Photo: William Warby / Pexels

Gurindervir Singh Clocks 10.09s: India's Fastest Man Ever

For a country that has produced world-beaters in cricket, badminton, wrestling and chess, the 100 metres has always been the one stubborn frontier. India simply did not produce fast men — not at the level that mattered on a global stage. That quiet assumption was shattered on a humid evening in Ranchi when Gurindervir Singh crossed the line in 10.09 seconds, becoming the first Indian to ever dip under the 10.10 mark in the blue-riband sprint. In a sport India has historically watched from the sidelines, the 25-year-old from Punjab has suddenly made the impossible feel close.

Gurindervir Singh Clocks 10.09s: India's Fastest Man Ever
Photo: Tim Gouw / Pexels

A two-day duel that rewrote the record book

The national 100m record is usually a sleepy statistic, nudged forward by a hundredth of a second every few seasons. At the National Senior Athletics Federation Competition 2026 — the Federation Cup — held at Ranchi's Birsa Munda Football Stadium, it changed hands three times inside roughly 24 hours.

The drama began in Friday's semi-finals. Gurindervir Singh first erased Animesh Kujur's existing national mark of 10.18 seconds, set the previous year, by clocking 10.17 in his heat. The celebration barely had time to settle before Kujur answered back in the very next semi-final, ripping off a stunning 10.15 to snatch the record straight back. Two men, two heats, two national records in the space of minutes — Indian sprinting had never seen anything quite like it.

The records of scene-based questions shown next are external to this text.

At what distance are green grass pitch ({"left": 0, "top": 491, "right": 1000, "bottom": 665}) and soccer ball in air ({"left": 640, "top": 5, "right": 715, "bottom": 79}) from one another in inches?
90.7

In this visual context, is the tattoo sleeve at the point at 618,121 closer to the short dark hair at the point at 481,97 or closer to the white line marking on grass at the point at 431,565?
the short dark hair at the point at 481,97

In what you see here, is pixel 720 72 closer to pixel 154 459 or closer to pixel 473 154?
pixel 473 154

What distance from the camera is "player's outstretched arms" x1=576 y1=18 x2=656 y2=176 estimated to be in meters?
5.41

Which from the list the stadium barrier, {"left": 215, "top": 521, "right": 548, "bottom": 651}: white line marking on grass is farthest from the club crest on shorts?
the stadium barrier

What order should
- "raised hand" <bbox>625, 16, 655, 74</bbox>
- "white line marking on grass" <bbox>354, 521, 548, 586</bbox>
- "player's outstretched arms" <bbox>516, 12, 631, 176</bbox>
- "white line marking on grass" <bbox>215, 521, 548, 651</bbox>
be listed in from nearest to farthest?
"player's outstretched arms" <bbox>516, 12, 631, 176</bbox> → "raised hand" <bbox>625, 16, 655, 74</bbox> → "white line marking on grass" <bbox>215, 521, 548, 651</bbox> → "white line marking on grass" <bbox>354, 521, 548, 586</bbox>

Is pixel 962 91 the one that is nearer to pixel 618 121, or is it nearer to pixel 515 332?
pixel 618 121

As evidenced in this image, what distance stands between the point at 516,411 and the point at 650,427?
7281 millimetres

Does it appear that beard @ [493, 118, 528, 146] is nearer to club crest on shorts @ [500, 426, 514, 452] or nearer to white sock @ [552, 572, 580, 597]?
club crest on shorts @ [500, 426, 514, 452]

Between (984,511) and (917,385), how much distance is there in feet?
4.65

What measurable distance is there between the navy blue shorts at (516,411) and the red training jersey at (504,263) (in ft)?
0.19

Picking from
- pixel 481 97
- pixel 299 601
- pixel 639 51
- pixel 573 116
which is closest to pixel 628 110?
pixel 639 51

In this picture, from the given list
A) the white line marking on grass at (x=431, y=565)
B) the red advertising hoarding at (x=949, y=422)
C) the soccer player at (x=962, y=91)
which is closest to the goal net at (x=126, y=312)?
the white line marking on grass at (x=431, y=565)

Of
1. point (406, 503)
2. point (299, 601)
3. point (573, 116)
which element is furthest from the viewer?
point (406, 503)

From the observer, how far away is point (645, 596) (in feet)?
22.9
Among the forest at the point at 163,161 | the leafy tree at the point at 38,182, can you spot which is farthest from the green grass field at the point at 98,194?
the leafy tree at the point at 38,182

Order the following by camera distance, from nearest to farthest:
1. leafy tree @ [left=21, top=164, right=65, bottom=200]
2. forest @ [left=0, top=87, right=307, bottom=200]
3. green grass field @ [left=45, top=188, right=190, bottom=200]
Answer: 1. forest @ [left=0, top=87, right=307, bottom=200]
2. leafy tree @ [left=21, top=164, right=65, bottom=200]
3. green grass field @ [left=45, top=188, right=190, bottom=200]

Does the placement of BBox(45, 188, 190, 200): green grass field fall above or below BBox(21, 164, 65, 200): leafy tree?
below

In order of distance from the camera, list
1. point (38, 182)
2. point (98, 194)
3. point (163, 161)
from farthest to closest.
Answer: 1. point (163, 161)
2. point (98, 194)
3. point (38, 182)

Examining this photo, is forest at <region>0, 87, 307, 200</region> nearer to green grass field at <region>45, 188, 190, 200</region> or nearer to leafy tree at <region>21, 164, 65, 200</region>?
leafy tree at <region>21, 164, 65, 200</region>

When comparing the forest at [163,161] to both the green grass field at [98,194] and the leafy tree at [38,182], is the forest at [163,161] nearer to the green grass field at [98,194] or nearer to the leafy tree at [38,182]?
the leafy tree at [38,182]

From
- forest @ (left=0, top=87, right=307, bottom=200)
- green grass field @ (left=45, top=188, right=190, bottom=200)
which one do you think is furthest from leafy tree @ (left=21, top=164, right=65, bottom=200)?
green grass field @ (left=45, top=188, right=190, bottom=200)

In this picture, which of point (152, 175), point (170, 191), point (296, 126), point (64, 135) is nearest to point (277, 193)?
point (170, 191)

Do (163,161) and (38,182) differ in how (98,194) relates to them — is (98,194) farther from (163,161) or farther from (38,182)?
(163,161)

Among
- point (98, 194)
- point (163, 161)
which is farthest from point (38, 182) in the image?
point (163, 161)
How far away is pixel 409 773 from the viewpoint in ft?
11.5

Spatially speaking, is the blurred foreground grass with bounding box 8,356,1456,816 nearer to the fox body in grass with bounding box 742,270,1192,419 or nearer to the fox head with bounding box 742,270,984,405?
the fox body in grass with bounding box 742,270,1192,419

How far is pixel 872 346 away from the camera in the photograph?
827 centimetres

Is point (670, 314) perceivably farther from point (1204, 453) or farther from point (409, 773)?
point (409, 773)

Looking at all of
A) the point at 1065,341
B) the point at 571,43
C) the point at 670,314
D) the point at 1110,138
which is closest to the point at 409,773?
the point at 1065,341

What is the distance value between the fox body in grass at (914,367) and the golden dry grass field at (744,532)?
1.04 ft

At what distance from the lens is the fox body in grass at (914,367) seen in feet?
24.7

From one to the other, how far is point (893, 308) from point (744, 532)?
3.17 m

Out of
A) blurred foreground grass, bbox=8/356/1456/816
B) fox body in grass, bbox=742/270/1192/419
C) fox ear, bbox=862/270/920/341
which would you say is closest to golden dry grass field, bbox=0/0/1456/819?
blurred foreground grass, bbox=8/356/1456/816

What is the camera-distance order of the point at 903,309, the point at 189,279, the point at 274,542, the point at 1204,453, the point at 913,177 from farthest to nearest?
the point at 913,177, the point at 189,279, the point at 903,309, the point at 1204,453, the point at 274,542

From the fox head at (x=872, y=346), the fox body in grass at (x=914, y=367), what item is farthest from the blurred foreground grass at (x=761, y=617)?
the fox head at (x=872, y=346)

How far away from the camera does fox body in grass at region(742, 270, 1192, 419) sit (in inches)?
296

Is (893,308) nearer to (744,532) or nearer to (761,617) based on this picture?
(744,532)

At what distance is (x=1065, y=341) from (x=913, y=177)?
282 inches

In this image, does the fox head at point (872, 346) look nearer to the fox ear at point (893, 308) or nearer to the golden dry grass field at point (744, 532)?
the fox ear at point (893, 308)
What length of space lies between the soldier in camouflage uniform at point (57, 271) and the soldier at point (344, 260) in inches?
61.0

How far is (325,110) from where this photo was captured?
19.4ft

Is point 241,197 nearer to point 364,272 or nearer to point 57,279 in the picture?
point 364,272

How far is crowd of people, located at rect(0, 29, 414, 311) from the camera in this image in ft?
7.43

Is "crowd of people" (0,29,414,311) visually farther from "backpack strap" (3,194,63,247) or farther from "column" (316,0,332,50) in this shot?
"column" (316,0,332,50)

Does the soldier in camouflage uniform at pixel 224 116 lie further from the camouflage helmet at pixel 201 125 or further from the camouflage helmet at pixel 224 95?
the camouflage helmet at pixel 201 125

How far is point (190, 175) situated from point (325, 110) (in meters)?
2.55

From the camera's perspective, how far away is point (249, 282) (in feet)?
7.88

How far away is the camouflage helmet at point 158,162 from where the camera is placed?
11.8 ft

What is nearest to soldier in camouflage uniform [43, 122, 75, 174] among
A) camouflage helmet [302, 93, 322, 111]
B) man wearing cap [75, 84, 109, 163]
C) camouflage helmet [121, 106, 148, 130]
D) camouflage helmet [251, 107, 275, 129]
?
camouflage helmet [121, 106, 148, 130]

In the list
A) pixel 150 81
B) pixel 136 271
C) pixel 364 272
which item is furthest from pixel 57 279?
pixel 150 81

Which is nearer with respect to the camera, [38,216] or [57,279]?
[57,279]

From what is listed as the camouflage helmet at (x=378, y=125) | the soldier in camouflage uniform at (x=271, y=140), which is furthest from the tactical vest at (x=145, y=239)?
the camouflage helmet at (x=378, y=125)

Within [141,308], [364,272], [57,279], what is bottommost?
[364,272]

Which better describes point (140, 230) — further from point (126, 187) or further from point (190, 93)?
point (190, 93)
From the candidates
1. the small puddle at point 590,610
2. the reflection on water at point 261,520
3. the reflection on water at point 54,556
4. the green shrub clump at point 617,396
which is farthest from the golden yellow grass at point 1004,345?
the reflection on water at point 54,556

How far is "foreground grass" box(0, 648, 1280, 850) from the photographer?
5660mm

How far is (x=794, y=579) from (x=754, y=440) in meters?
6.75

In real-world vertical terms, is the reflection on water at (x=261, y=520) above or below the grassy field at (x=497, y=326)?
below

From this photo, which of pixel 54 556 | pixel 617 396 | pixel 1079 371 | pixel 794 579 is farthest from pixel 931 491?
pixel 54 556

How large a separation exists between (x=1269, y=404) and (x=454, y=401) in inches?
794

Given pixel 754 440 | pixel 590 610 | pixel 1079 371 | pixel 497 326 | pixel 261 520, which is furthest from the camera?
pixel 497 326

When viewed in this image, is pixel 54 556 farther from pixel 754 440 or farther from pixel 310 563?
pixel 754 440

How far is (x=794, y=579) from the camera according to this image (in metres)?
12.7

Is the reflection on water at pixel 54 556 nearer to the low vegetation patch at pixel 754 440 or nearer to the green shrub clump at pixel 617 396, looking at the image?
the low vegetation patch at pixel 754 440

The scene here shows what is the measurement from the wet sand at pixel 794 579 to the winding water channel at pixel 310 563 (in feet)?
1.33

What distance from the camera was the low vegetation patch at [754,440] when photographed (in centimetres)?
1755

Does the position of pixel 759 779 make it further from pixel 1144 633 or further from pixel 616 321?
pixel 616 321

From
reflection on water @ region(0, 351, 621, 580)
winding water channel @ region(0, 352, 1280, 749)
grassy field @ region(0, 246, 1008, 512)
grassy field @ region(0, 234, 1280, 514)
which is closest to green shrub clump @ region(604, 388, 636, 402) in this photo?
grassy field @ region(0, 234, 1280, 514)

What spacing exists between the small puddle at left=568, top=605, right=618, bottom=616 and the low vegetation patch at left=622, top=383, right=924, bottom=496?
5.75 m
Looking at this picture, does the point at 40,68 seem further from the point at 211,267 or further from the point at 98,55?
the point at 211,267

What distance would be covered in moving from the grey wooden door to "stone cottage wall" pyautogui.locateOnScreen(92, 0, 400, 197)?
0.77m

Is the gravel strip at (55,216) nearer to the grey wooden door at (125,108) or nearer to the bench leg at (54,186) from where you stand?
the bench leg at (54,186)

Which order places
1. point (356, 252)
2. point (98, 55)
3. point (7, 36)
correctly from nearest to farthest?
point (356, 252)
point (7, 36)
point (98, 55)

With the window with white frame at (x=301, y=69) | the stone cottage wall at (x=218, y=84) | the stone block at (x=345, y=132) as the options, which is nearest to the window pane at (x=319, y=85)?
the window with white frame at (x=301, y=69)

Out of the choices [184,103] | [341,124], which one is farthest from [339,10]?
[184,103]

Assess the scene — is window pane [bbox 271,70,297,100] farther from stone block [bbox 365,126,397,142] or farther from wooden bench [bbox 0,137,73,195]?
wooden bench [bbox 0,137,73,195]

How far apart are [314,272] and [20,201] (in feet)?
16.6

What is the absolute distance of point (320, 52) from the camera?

The final on Saturday was billed as the decider, and Gurindervir delivered the knockout blow. He powered home in 10.09 seconds, leaving Kujur to settle for second in 10.20 and Pranav Gurav third in 10.29. The number on the clock was not just a personal best; it was a line in the sand that no Indian sprinter had managed to cross in the long history of the event.

Gurindervir Singh Clocks 10.09s: India's Fastest Man Ever
Photo: Jan van der Wolf / Pexels

Why breaking 10.10 matters so much

To appreciate the size of the moment, it helps to understand how punishing the 100m has been for Indian athletes. The country's greatest track legend, Milkha Singh, built his fame over 400 metres. India has won Olympic and world medals in the javelin, in shooting, in boxing and badminton — but the men's 100m has been a place where Indians showed up to participate, not to threaten.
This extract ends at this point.